▶ [Consigna] Copia de nuevo todo lo que va desde "La historia de" hasta "para fabricar culpables." en el texto sobre los líderes nahuas de Atla, y pon "representantes" en lugar de "líderes".

La historia de José Ramón Aniceto Gómez, de 65 años, y Pascual
Agustín Cruz, de 49, líderes de la comunidad indígena nahua de Atla, en
la sierra norte del Estado de Puebla (centro de México), sería un
episodio más del surrealismo mexicano si no fuera un drama, otro más en la larga historia de la indefensión y aislamiento de los pueblos originarios de este país y de la facilidad del sistema judicial para fabricar culpables.

▶ [Contenido del material]
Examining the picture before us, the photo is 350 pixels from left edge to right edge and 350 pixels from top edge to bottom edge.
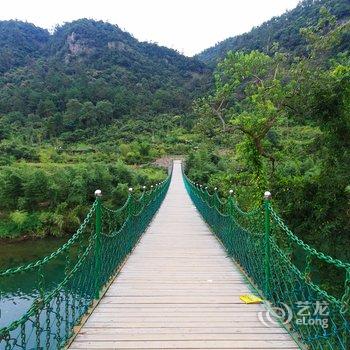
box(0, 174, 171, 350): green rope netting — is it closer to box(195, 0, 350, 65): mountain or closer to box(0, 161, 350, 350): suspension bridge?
box(0, 161, 350, 350): suspension bridge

▶ [Respuesta]
La historia de José Ramón Aniceto Gómez, de 65 años, y Pascual
Agustín Cruz, de 49, representantes de la comunidad indígena nahua de Atla, en
la sierra norte del Estado de Puebla (centro de México), sería un
episodio más del surrealismo mexicano si no fuera un drama, otro más en la larga historia de la indefensión y aislamiento de los pueblos originarios de este país y de la facilidad del sistema judicial para fabricar culpables.